AS: ASEAN Harus Bertindak Sekarang untuk Myanmar
2021.08.03
Washington dan Jakarta

Amerika Serikat mengatakan sangat penting bagi ASEAN untuk mempercepat memulai dialog dan mengurangi kekerasan di Myanmar, di mana saat ini pemimpin junta Burma telah menunjuk dirinya sendiri sebagai perdana menteri yang berkuasa dan mengumumkan bahwa pemilu tidak akan berlangsung hingga 2023.
Dalam Forum Regional ASEAN yang dijadwalkan pada hari Jumat, Menteri Luar Negeri AS Antony Blinken akan memperlihatkan kepada Perhimpunan Bangsa-Bangsa Asia Tenggara itu bahwa mereka perlu menunjuk dan mengirim segera utusan ke Myanmar, seperti yang telah disepakati oleh anggota blok itu pada April lalu, demikian menurut seorang pejabat senior Departmen Luar Negeri AS.
####
## Ketentuan Tugas
**A.** Kutip dari artikel tentang Myanmar di atas bagian di antara "AS: ASEAN Harus" dan "berlangsung hingga 2023.", termasuk kedua batas itu.
**B.** Tuliskan lanjutan artikel tentang Myanmar di atas, dimulai sesudah kalimat terakhirnya.
Baris-baris berikut tidak diperlukan.

Data pertanyaan penalaran spasial:
####
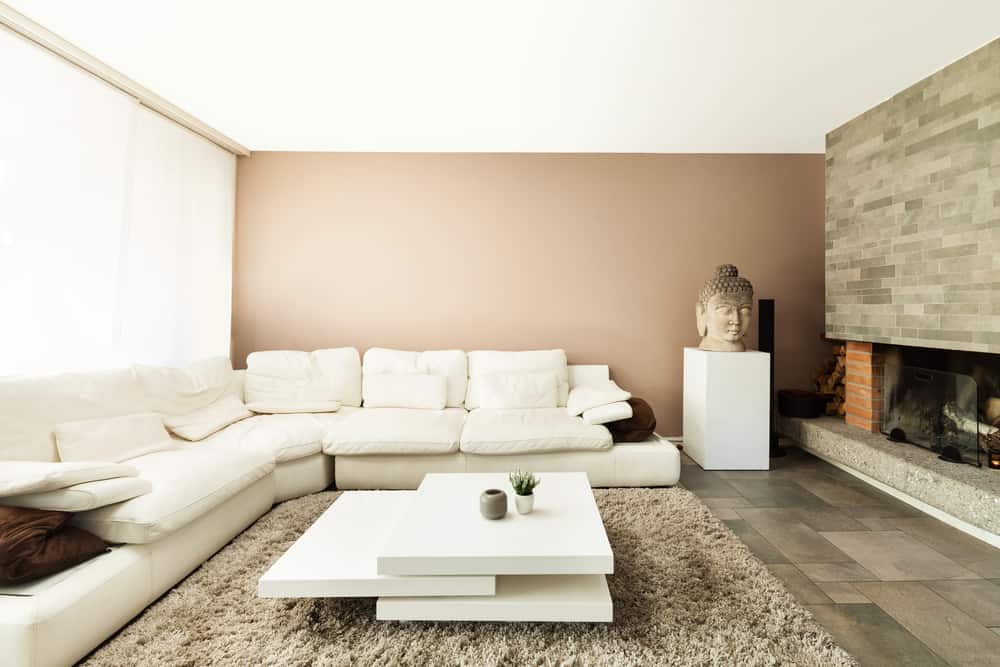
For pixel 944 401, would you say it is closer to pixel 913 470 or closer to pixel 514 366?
pixel 913 470

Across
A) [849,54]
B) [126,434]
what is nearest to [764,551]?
[849,54]

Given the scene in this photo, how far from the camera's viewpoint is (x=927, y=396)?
315 centimetres

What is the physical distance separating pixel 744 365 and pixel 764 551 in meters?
1.55

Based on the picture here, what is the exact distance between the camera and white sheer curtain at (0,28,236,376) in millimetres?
2434

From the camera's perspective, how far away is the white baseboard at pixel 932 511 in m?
2.39

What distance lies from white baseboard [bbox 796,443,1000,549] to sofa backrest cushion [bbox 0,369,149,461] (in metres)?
4.57

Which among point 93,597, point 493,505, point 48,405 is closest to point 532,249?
point 493,505

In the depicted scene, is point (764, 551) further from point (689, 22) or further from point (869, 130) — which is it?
point (869, 130)

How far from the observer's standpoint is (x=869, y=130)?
3404 mm

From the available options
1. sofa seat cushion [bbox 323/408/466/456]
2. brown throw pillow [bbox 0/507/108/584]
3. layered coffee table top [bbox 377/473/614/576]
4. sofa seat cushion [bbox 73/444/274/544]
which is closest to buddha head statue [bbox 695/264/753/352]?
layered coffee table top [bbox 377/473/614/576]

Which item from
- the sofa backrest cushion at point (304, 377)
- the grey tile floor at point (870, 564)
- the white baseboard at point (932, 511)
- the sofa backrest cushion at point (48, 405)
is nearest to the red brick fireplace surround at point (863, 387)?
the white baseboard at point (932, 511)

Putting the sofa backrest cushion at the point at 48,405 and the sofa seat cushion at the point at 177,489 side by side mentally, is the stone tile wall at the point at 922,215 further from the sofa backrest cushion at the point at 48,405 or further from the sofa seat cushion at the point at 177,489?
the sofa backrest cushion at the point at 48,405

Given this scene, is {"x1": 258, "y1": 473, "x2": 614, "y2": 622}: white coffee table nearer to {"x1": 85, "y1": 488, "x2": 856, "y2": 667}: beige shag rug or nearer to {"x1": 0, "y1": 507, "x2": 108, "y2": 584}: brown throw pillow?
{"x1": 85, "y1": 488, "x2": 856, "y2": 667}: beige shag rug

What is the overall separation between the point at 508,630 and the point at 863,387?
3.41 meters
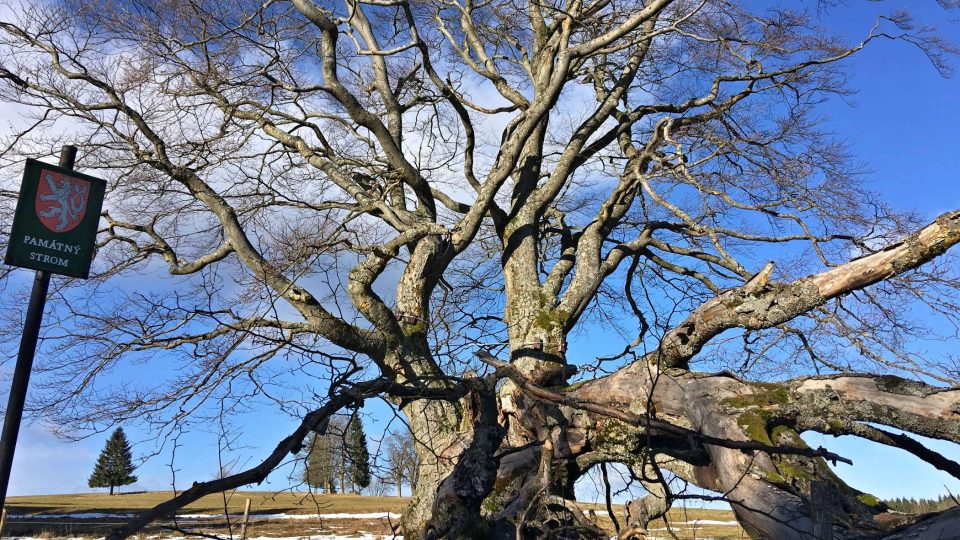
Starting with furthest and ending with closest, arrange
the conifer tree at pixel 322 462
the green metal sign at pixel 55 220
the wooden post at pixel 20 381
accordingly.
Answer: the green metal sign at pixel 55 220, the wooden post at pixel 20 381, the conifer tree at pixel 322 462

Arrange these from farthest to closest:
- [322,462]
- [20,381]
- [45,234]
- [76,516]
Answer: [76,516] → [45,234] → [20,381] → [322,462]

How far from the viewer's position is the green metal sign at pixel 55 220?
5.51 meters

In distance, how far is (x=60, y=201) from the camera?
5.73 meters

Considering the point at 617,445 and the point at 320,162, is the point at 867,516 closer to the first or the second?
the point at 617,445

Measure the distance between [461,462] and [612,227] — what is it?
19.5 ft

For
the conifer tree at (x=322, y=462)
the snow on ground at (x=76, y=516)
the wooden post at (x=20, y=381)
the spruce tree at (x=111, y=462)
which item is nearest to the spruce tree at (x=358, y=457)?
the conifer tree at (x=322, y=462)

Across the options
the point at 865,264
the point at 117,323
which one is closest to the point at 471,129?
the point at 117,323

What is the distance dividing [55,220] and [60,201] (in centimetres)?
16

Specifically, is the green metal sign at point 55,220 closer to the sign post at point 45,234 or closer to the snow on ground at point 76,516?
the sign post at point 45,234

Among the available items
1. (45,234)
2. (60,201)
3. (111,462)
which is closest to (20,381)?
(45,234)

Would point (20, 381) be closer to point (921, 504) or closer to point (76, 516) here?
point (921, 504)

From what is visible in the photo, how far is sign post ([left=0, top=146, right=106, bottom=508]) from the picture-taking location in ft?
17.6

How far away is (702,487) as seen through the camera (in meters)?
5.07

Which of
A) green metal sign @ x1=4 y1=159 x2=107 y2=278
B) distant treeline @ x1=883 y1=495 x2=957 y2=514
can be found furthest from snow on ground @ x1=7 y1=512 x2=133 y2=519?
distant treeline @ x1=883 y1=495 x2=957 y2=514
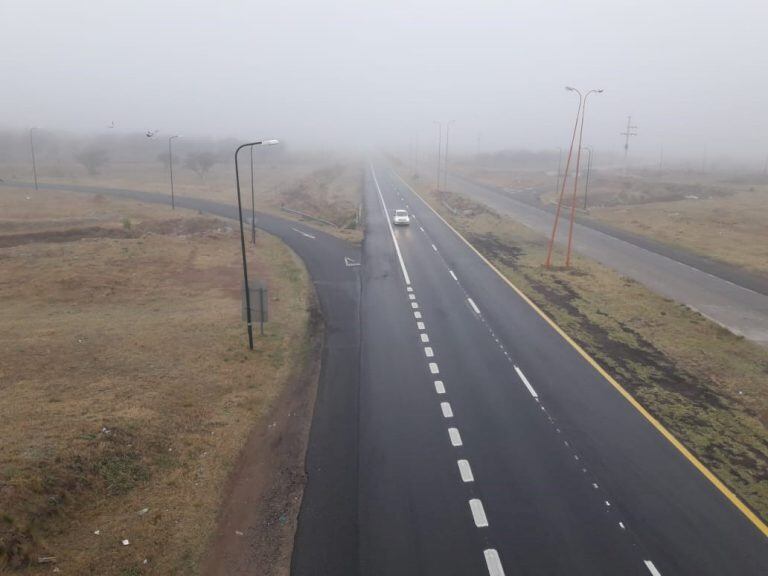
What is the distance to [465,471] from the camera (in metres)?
14.6

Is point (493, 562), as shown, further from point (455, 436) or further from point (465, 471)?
point (455, 436)

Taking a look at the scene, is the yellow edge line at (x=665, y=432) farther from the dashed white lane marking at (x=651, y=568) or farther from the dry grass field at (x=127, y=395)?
the dry grass field at (x=127, y=395)

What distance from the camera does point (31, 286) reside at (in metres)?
31.3

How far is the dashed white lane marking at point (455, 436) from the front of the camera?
52.3 ft

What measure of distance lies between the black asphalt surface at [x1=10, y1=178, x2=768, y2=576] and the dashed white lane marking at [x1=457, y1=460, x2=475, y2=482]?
2.4 inches

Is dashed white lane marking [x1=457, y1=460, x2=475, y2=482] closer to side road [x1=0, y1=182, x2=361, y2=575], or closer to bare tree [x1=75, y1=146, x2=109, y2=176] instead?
side road [x1=0, y1=182, x2=361, y2=575]

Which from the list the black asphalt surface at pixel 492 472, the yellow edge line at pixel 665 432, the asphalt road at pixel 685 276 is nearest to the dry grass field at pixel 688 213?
the asphalt road at pixel 685 276

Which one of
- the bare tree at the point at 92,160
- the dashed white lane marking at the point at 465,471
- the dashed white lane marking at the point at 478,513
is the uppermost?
the bare tree at the point at 92,160

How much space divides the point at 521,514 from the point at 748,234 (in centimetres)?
5407

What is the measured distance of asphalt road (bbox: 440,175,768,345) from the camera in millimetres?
29047

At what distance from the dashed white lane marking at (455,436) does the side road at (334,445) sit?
292 centimetres

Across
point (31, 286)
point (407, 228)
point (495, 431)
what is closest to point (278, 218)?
point (407, 228)

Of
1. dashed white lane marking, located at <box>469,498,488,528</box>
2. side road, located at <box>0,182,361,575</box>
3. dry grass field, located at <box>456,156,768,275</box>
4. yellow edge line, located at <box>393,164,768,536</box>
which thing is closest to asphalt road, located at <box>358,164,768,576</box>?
dashed white lane marking, located at <box>469,498,488,528</box>

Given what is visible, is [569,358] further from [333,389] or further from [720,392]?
[333,389]
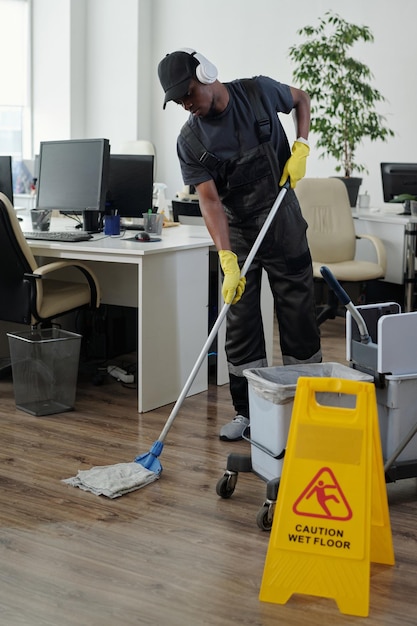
####
## Jawaban
**A.**
AS: ASEAN Harus Bertindak Sekarang untuk Myanmar
2021.08.03
Washington dan Jakarta

Amerika Serikat mengatakan sangat penting bagi ASEAN untuk mempercepat memulai dialog dan mengurangi kekerasan di Myanmar, di mana saat ini pemimpin junta Burma telah menunjuk dirinya sendiri sebagai perdana menteri yang berkuasa dan mengumumkan bahwa pemilu tidak akan berlangsung hingga 2023.

**B.**
Pengumuman pemimpin junta Myanmar Min Aung Hlaing pada hari Minggu lalu bahwa tidak akan ada pemilihan umum yang akan diadakan dalam dua tahun lagi merupakan “seruan bagi ASEAN untuk meningkatkan upayanya karena jelas bahwa junta Burma hanya mengulur-ngulur waktu untuk keuntungannya sendiri,” kata pejabat itu dalam konferensi pers Senin malam.
“Jadi semakin banyak alasan mengapa ASEAN harus terlibat dalam hal ini dan memenuhi serta menjunjung tinggi ketentuan Konsensus Lima Poin yang juga ditandatangani oleh Myanmar.”
Blinken akan menghadiri berbagai pertemuan ASEAN minggu ini, di mana ia akan “mendalami detail dalam memahami isu-isu kompleks” di Asia Tenggara, kata pejabat Departemen Luar Negeri AS itu.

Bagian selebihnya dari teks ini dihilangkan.